§ **Exercise task A**
Gather every line of the entries that contains the string "here".

§ **Text**
+===+

When it comes to running my businesses, I’m not a big fan of the “best practices” scenario.

 

Attend any board meeting, read most corporate annual reports, and listen to the canned speeches of a lot of CEOs, and you keep hearing the promise that a company or organization adheres to “best practices.”

 

When I hear that, I translate it to cookie-cutter responses, a plug in and turn on mindset that isn’t being encouraged to isolate the unique challenges of every business situation.

 

Best practices is just another way of saying “this worked in the past.” Whether or not it will work now that time and a lot of other circumstances have changed is anybody’s guess.

 

When a company clings to its “best practices” mandate, it risks developing a mindset of “we always do it this way.” Nothing can sink your ship faster in today’s tough economic waters than that way of tackling challenges.

 

The same leaders who are proud of their “best practices” rules are usually the ones who talk about the importance of not having to “reinvent the wheel.”

+===+

§ **Data extract**
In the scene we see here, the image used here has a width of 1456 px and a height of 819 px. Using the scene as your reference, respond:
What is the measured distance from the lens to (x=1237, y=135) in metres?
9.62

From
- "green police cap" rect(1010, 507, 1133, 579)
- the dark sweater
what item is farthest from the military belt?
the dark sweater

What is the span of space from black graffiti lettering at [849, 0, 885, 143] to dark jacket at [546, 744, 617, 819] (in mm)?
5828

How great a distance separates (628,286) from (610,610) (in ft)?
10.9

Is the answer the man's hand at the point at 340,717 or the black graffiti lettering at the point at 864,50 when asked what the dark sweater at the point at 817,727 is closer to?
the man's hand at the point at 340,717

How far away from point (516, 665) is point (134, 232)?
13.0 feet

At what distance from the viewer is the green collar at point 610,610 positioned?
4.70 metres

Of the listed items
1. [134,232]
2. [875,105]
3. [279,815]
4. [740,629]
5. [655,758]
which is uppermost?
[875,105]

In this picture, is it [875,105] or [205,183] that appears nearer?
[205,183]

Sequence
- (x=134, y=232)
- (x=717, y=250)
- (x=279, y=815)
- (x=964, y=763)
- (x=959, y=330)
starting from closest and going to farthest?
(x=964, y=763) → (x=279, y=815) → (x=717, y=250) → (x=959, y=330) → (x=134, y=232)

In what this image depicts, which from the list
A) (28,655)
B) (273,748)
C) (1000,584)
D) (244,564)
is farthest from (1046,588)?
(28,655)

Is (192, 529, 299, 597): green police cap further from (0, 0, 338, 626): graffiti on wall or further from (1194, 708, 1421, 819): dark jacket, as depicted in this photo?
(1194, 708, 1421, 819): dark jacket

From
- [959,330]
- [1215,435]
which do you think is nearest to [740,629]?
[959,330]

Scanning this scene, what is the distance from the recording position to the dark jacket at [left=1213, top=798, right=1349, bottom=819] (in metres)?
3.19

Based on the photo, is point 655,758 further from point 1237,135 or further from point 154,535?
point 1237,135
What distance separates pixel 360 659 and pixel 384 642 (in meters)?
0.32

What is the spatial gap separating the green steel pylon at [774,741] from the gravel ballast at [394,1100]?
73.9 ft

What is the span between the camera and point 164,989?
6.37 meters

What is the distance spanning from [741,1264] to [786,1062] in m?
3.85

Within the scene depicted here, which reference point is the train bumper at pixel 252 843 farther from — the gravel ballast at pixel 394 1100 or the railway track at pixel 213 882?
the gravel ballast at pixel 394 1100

+===+

§ **Exercise task B**
List each distinct phrase that the best-practices text puts in quotation marks.

§ **Written solution A**
In the scene we see here, the image used here has a width of 1456 px and a height of 819 px. Using the scene as your reference, respond:
Within the scene depicted here, which reference point is the train bumper at pixel 252 843 farther from — the gravel ballast at pixel 394 1100 or the railway track at pixel 213 882?

§ **Written solution B**
- best practices
- this worked in the past
- we always do it this way
- reinvent the wheel